Pompeo met with Sergey Naryshkin, the head of Russia's Foreign Intelligence Service or SVR, and Alexander Bortnikov, who runs the FSB, which is the main successor to the Soviet-era security service the KGB.
The head of Russia's military intelligence, the GRU, also came to Washington, though it is not clear he met with Pompeo.
A senior U.S. intelligence official based in Moscow was also called back to Washington for the meeting with the CIA chief, said a person familiar with the events, who, like others, spoke on the condition of anonymity to discuss the sensitive meeting.
The meeting, which addressed the countries' mutual interest in preventing terrorist attacks, took place amid high tensions between Russia and the United States over a Kremlin-directed campaign to interfere with the 2016 elections. The U.S. intelligence community concluded in a 2016 report Russian President Vladimir Putin ordered the interference operation, and three congressional committees and a special counsel are investigating any possible coordination between Trump associates and Russian agents during the campaign.

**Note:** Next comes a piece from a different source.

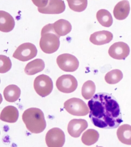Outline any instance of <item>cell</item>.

Meetings between U.S. and Russian spy chiefs are not unheard of and Pompeo himself met with some Russian intelligence officials when he visited Moscow last May.
Current and former U.S. intelligence officials said they could not recall so many heads of Russia's espionage and security apparatus coming to Washington at once and meeting with a top American official. They worried the Kremlin could conclude the United States is open to forgiving Russia for its actions and was not resolved to forcefully prevent future meddling.
A description of the meeting sent to U.S. intelligence officers portrayed Russia as a partner willing to work with the United States and said the countries should look for ways to cooperate on counterterrorism issues.
There is now friction between the operational elements of the U.S. intelligence community, who want to step up action to punish and deter what they see as a rising threat from Russia, and the White House, which is looking for ways to repair the U.S.-Russia relationship, according to current and former U.S. officials.
President Trump has called many times for reconciliation with Russia, arguing the country is an essential partner in addressing security challenges in Iran, North Korea and elsewhere. During a trip to Asia in November, the president said that Russia had been "very heavily sanctioned" and urged "it's now time to get back to healing a world that is shattered and broken."
On Monday, the Trump administration unveiled a list of more than 200 Russian government and business figures who could face sanctions in the wake of Russia's election meddling.
Democrats criticized the list, saying it had been cobbled together from publicly available sources, including Forbes magazine's list of the wealthiest Russians.
In Moscow, the provenance of the list was roundly mocked, even as officials expressed irritation at the U.S. action.
Democratic lawmakers on Tuesday also demanded to know why Naryshkin, who is on the sanctions list, was allowed to enter the United States. "The Trump administration must immediately come clean and answer questions. Which U.S. official did he meet with?" Sen. Charles E. Schumer (D-N.Y.), the minority leader, told reporters.
"While we do not discuss the schedules of U.S. intelligence leaders, rest assured that any interaction with foreign intelligence agencies would have been conducted in accordance with U.S. law and in consultation with appropriate departments and agencies," a CIA spokesman said.
The meeting dealt in part with cooperation on counterterrorism issues, said people familiar with the proceedings. The United States and Russia do occasionally share information about threats to each other's countries, but it is not a robust process and does not compare with the close cooperation the United States has with its Western allies.
Some intelligence officers have said they see a disconnect between the administration's desire for rapprochement and public statements from intelligence leaders that Russia will continue to try to disrupt the U.S. democratic process.
Just this week, Pompeo warned in an interview with the BBC Russia was still a threat to American elections. "I haven't seen a significant decrease in their activity," he said.
One U.S. official said the director's tough public remarks seemed at odds with some of the private messages the agency is receiving to look for ways to work with Russia.
Trump's willingness to court Moscow also has worried many intelligence officials, who say it has damaged operations.
Last May, the president revealed highly classified intelligence to Russia's foreign minister and ambassador in a meeting at the White House, according to current and former intelligence officials, who said Trump jeopardized a crucial source of intelligence about plans for terrorist attacks by the Islamic State.